Tujuan A |
Salin dengan tepat bagian teks bahasa surat yang dimulai pada kata-kata "Pilihan kata atau" dan berakhir setelah kata-kata "di perusahaan kami.".
Tujuan B |
Jawablah pertanyaan berikut berdasarkan teks bahasa surat.
(i) Apa pengertian konotasi menurut teks?
(ii) Kata baku adalah kata yang sesuai dengan standar apa?
(iii) Antara kata supervisor dan mandor, mana yang terasa lebih terhormat?

Sumber |
Jadi, perbaikan kalimat di atas
adalah:
(a) Produk-produk kami dijamin
memuaskan para Bapak dan Ibu.
(d) Harga yang Bapak tawarkan kepada
kami sangat murah.
(e) Banyak orang yang telah tertarik
terhadap produk perusahaan kami
B. Pemilihan
kata yang tepat (diksi)
Pilihan kata atau diksi dalam bahasa
surat hendaknya tepat agar tidak menimbulkan konotasi yang lain. Konotasi
adalah makna tambahan yang muncul dari kata tersebut. Makna konotasi muncul
akibat penafsiran, perasaan, dan budaya setiap orang. Konotasi ini akan
ditanggapi secara berbeda-beda, bergantung dari situasi pembacanya. Coba Anda
perhatikan contoh berikut ini.
(a) Kami berharap, Bapak dapat
bergabung di perusahaan kami.
(b) Saya berharap, Saudara dapat
bergabung di perusahaan saya.
Kata kami pada kalimat (a) sebenarnya sama
dengan kata saya pada kalimat (b), yakni prulalis
majestatis. Penggunaan
kata kami terasa lebih santun karena tidak menonjolkan diri
dibandingkan dengan kata saya. Begitu pula, penggunaaan kata Bapak terasa lebih terhormat dibandingkan
dengan kata Saudara.
Contoh lain adalah:
(a) Seorang supervisor harus memperhatikan anggota timnya.
(b) Seorang mandor harus memperhatikan bawahannya.
Kata supervisor dan mandor pada kalimat di atas pada dasarnya
memiliki makna yang sama, pengawas atau pengontrol utama. Akan tetapi, kata supervisor terasa lebih terhormat daripada
kata mandor. Begitu pula, frasa anggota tim memiliki konotasi lebih baik
daripada kata bawahan.
Contoh lainnya adalah:
Perusahaan kami menerima tenaga
kerja wanita dengan syarat tinggi badan minimal 165 cm, berleher
jenjang, dan bertubuh
langsing.
Frasa berleher
jenjang dan bertubuh
langsing pada
kalimat di atas memiliki konotasi yang baik, jika dibandingkan dengan frasa berleher
panjang dan tubuhnya kurus. Oleh karena itu, pemilihan kata atau frasa di dalam bahasa surat harus
benar-benar diperhatikan
C. Penggunaan kata baku
Kata-kata yang digunakan di dalam
surat hendakanya kata yang baku. Kata yang baku adalah kata yang sesuai dengan
standar Kamus Besar bahasa Indonesia. Apabila ternyata kita terpaksa harus
menggunakan kata asing karena belum ada padannya dalam bahasa Indonesia, maka
kata tersebut harus dicetak miring atau digaribawahi. Berikut ini adalah
beberapa contoh kata baku dan tidak baku.

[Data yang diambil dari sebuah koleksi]
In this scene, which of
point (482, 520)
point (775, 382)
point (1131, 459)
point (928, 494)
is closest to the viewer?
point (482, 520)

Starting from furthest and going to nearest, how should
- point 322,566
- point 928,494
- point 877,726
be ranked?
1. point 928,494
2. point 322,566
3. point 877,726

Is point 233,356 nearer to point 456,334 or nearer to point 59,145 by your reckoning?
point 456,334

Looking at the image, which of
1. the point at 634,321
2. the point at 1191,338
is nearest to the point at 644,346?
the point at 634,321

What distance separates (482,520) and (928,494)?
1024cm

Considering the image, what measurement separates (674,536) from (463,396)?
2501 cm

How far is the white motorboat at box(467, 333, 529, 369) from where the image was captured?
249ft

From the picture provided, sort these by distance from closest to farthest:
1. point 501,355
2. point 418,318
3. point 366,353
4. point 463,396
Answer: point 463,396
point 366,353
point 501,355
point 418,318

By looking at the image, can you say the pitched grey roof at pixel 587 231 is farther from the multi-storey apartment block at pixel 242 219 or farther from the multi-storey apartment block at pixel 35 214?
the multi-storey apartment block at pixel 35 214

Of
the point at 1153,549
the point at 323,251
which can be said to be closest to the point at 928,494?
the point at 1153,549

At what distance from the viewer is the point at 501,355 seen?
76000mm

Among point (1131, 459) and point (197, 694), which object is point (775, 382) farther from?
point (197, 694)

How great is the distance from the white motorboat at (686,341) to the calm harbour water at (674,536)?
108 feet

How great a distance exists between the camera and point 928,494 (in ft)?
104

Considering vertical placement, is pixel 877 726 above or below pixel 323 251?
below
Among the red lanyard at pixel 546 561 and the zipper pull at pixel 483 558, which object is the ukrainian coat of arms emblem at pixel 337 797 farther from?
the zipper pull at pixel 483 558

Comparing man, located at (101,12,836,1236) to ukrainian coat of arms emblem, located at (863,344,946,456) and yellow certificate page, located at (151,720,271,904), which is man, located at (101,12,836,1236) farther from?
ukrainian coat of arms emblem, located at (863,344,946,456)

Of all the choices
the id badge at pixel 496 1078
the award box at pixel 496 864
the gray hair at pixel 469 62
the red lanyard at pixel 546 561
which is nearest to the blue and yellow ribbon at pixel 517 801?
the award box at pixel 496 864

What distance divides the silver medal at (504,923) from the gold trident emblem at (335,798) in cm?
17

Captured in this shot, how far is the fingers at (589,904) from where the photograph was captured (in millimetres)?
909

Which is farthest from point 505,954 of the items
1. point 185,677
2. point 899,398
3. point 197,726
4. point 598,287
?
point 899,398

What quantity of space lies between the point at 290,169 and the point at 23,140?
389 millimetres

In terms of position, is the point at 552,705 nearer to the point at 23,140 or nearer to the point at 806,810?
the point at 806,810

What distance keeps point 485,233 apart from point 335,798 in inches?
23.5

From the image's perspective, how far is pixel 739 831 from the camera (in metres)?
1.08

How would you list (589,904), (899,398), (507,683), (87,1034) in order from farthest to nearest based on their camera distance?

Pembahasan A |
Pilihan kata atau diksi dalam bahasa
surat hendaknya tepat agar tidak menimbulkan konotasi yang lain. Konotasi
adalah makna tambahan yang muncul dari kata tersebut. Makna konotasi muncul
akibat penafsiran, perasaan, dan budaya setiap orang. Konotasi ini akan
ditanggapi secara berbeda-beda, bergantung dari situasi pembacanya. Coba Anda
perhatikan contoh berikut ini.
(a) Kami berharap, Bapak dapat
bergabung di perusahaan kami.

Pembahasan B |
(i) Konotasi adalah makna tambahan yang muncul dari kata tersebut.
(ii) Standar Kamus Besar bahasa Indonesia.
(iii) Kata supervisor.